##### EXCERPTED PASSAGE
Our bodies have the ability to heal themselves! We can aid this process by consuming the proper nutrients. This allows us to heal faster and more effectively from injuries (muscle soreness, dislocation fractures, joint and muscle sprains). Here are 9 SUPERFOODS that can help support your recovery:


This tropical fruit contains the enzyme bromelain, which can help reduce inflammation and muscle soreness. Add pineapple to a smoothie or salad after an intense workout. 


Flaxseeds are packed with omega-3 fatty acids, which can help reduce joint pain including stiffness/inflammation. Grind flaxseeds to release its oils and then add a spoonful into your salad, oatmeal, or yogurt. 


Carrots are rich in carotenoidsThey are group of phytochemicals that help protect cells from free radicals, boost immunity, and help regulate inflammation. Other carotenoid-rich foods include apricots, tomatoes, sweet potatoes, squash, and pumpkin.


Research has shown that cinnamon not only reduces inflammation but also fights bacteria, assists with blood sugar control, and enhances brain function. Sprinkle cinnamon over yogurt, cereal, oatmeal, or add to a smoothie.
##########
[TASK REQUIREMENTS]
[a] In the recovery superfoods text, what enzyme does pineapple contain?
[b] Continue the recovery superfoods text from the end of its cinnamon paragraph.
##### DATA EXTRACTS
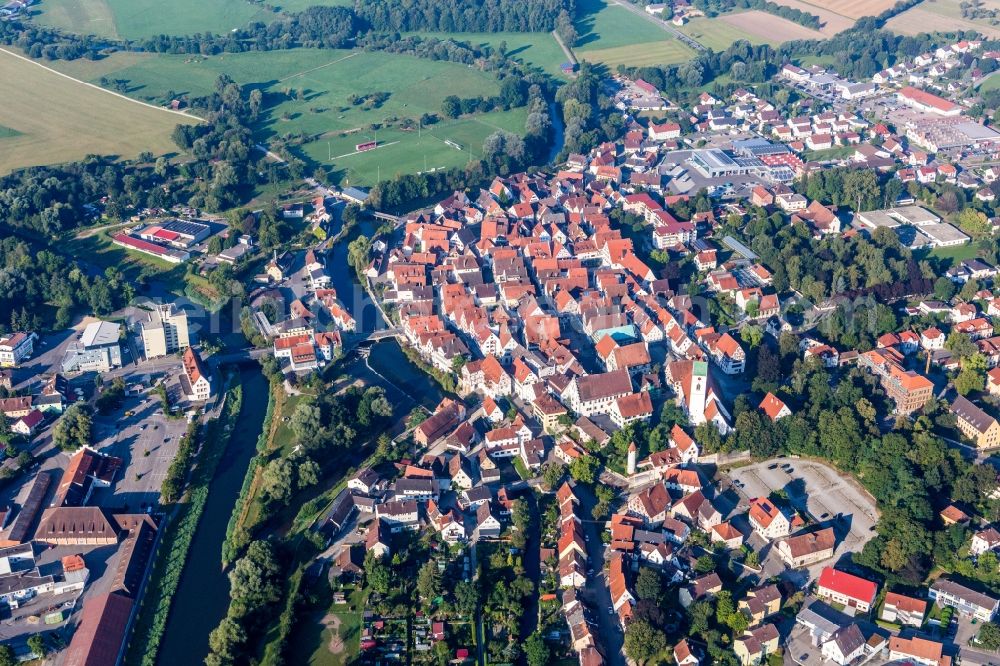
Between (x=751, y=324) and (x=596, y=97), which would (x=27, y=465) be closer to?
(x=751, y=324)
##########
##### DATA EXTRACTS
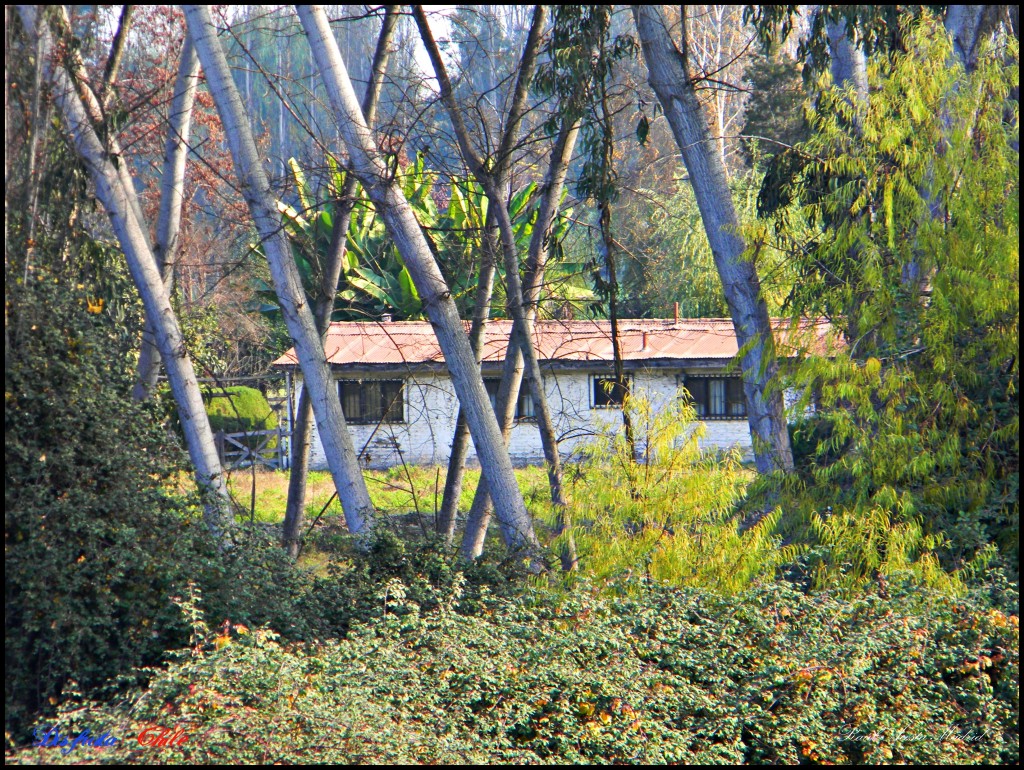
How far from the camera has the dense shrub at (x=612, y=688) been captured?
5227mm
##########
[ANSWERS FOR THE TASKS]
[a] Bromelain.

[b]
Ginger contains several anti-inflammatory compounds called gingerols. They may relieve joint pain, prevent free radical damage, and increase immunity. Steep a couple of slices of ginger in hot water for ginger tea.


One of the richest known sources of antioxidants, tart cherries are an anti-inflammatory powerhouse. Research suggests that tart cherries offer pain relief from exercise-induced joint and muscle pain, and improve inflammatory markers. Add tart cherry juice to your smoothie or add tart cherries to salads or trail mix. 


Walnuts are loaded with anti-inflammatory omega-3 fatty acids. Add to salads or eat a handful of raw walnuts as a snack.


A mustard-yellow spice from Asia, turmeric gets its coloring from a compound called curcumin. Research shows that curcumin can improve chronic pain by suppressing inflammatory chemicals in the body. Take via capsule or add on top of grilled veggies. 


Garlic inhibits inflammatory enzymes thanks to its main component allicin. In addition, it improves blood flow to the muscles and increases the function of immune cells. Use as a seasoning. 

“Your setback is the platform for your comeback, your desire to change must be greater than the desire to stay the same.”
Let these superfoods fight for your fast recovery.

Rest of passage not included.